•  
      request #32305 MediaWiki XML import doesn't recreate users (Migration from 1.23 doesn't show the pages)
    Infos
    #32305
    Manuel Vacelet (vaceletm)
    2023-09-26 14:05
    2023-06-14 17:20
    33936
    Details
    MediaWiki XML import doesn't recreate users (Migration from 1.23 doesn't show the pages)

    We've got an issue with a mediawiki instance that got migrated but after migration there is no content.
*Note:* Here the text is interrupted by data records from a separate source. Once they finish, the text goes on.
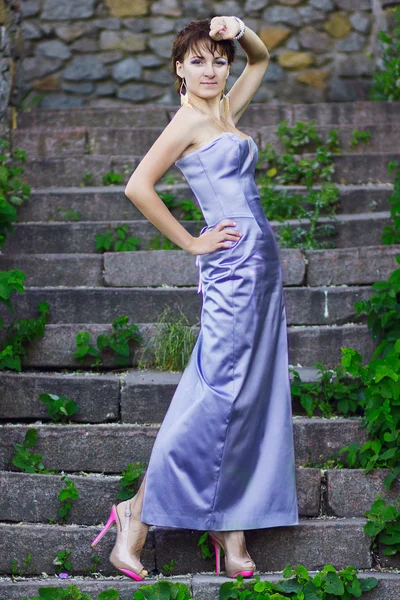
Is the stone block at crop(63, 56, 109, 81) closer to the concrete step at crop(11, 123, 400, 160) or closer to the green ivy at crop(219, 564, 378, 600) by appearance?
the concrete step at crop(11, 123, 400, 160)

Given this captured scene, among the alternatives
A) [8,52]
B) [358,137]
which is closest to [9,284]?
[8,52]

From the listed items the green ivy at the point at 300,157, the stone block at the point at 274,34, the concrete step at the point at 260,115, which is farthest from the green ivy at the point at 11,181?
the stone block at the point at 274,34

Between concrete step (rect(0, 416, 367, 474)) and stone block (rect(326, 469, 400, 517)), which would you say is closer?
stone block (rect(326, 469, 400, 517))

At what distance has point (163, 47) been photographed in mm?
7355

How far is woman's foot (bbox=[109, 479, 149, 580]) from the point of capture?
2.90 m

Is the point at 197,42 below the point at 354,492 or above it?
above

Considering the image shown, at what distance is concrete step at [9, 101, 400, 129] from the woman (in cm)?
307

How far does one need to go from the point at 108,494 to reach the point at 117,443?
0.74ft

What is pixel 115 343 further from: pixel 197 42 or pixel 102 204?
pixel 197 42

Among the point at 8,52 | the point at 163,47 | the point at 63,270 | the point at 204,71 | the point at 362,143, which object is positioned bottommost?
→ the point at 63,270

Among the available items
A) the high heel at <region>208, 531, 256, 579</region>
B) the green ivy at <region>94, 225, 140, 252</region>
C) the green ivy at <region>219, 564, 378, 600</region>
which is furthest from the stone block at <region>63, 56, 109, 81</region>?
the green ivy at <region>219, 564, 378, 600</region>

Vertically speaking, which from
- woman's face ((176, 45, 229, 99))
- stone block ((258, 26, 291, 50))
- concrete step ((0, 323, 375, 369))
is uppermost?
stone block ((258, 26, 291, 50))

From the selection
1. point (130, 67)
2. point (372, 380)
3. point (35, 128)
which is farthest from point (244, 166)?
point (130, 67)

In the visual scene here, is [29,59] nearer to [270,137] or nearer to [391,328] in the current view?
[270,137]
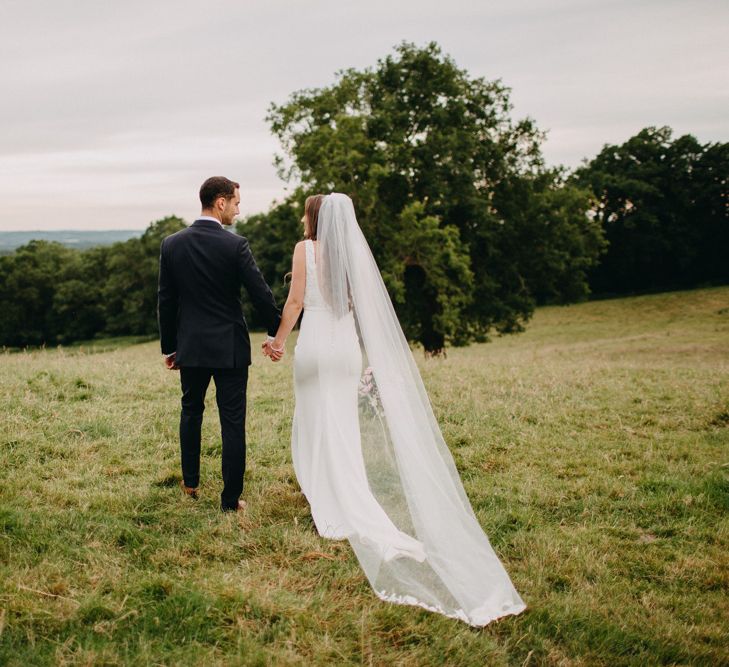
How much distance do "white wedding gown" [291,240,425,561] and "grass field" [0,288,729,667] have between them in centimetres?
33

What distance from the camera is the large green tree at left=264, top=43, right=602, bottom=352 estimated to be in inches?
862

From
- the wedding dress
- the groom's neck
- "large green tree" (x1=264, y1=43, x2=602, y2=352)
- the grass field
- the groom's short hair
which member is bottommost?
the grass field

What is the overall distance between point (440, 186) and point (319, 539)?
63.3 ft

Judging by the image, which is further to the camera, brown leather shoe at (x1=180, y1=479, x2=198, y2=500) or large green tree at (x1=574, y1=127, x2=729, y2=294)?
large green tree at (x1=574, y1=127, x2=729, y2=294)

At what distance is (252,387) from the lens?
1048 cm

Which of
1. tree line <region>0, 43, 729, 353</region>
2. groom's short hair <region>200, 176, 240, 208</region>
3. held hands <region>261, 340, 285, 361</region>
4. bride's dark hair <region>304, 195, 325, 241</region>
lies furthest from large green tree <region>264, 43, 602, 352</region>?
groom's short hair <region>200, 176, 240, 208</region>

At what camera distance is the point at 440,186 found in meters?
22.5

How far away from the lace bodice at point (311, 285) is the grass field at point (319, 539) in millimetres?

We don't know how to troubleshoot this.

    Before the migration "Main Page" had content (and there are a couple of other pages), after migration, "Main Page" comes without content "ready to be created".
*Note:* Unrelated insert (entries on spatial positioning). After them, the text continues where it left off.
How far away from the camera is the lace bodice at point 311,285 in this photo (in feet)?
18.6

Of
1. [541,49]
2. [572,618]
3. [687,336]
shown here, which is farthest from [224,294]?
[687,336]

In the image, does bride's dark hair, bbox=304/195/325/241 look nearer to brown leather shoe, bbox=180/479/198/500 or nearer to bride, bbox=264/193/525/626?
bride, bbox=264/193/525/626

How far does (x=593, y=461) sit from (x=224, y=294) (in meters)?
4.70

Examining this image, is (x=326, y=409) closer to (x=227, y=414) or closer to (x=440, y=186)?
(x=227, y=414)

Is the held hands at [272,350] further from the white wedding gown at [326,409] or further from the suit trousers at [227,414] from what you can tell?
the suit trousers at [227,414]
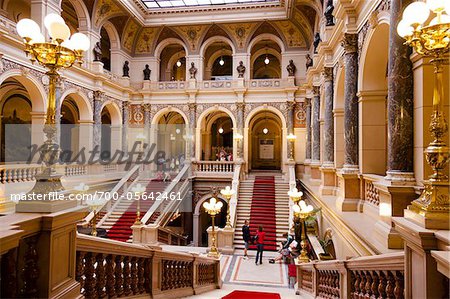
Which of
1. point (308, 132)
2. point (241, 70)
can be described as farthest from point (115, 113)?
point (308, 132)

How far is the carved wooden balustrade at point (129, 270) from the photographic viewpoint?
3090mm

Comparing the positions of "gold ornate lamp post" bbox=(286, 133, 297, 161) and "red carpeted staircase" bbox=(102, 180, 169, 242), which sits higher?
"gold ornate lamp post" bbox=(286, 133, 297, 161)

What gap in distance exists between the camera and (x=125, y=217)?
15414 mm

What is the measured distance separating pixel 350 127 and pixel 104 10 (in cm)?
1529

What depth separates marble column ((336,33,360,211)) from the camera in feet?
27.9

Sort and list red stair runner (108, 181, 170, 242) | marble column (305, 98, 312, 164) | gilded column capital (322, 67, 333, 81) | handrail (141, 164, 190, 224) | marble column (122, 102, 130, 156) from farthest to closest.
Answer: marble column (122, 102, 130, 156) < marble column (305, 98, 312, 164) < handrail (141, 164, 190, 224) < red stair runner (108, 181, 170, 242) < gilded column capital (322, 67, 333, 81)

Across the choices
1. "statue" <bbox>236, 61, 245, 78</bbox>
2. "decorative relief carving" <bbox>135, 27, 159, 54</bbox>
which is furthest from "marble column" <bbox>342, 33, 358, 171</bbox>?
"decorative relief carving" <bbox>135, 27, 159, 54</bbox>

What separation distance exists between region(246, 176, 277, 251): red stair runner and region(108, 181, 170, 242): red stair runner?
490cm

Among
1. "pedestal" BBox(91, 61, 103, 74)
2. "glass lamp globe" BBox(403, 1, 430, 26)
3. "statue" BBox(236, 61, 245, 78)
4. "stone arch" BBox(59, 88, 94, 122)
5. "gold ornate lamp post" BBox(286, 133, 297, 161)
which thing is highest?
"statue" BBox(236, 61, 245, 78)

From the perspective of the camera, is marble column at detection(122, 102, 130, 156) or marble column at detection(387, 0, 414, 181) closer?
marble column at detection(387, 0, 414, 181)

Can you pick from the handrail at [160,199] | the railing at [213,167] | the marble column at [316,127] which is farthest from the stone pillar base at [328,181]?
the railing at [213,167]

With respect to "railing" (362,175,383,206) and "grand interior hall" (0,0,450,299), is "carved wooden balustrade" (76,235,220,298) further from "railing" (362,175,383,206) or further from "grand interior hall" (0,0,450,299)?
"railing" (362,175,383,206)

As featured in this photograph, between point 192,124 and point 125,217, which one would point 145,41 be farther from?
point 125,217

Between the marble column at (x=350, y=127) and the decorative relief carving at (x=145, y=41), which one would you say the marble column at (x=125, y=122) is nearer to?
the decorative relief carving at (x=145, y=41)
    See attached migration log, everything seems fine

    Mediawiki Standalone
    14.9
    Empty
    • [ ] enhancement
    • [ ] internal improvement
    Robert Vogel (rvogel), Dejan Savuljesku (dsavuljesku)
    Stage
    Empty
    Closed
    2023-09-21
    Attachments
    References
    Referencing request #32305

    Follow-ups

    User avatar
    • Summary
      -Migration from 1.23 doesn't show the pages 
      +MediaWiki XML import doesn't recreate users (Migration from 1.23 doesn't show the pages) 
    User avatar
    Robert Vogel (rvogel)2023-09-20 15:36

    revision.rev_actor being set to 0 for all revisions is okay for MediaWiki 1.35. Once the update to MediaWiki 1.39 is performed this column will be filled properly by the update script.

    User avatar

    Ok, I managed to have a working solution but I'm unsure about it.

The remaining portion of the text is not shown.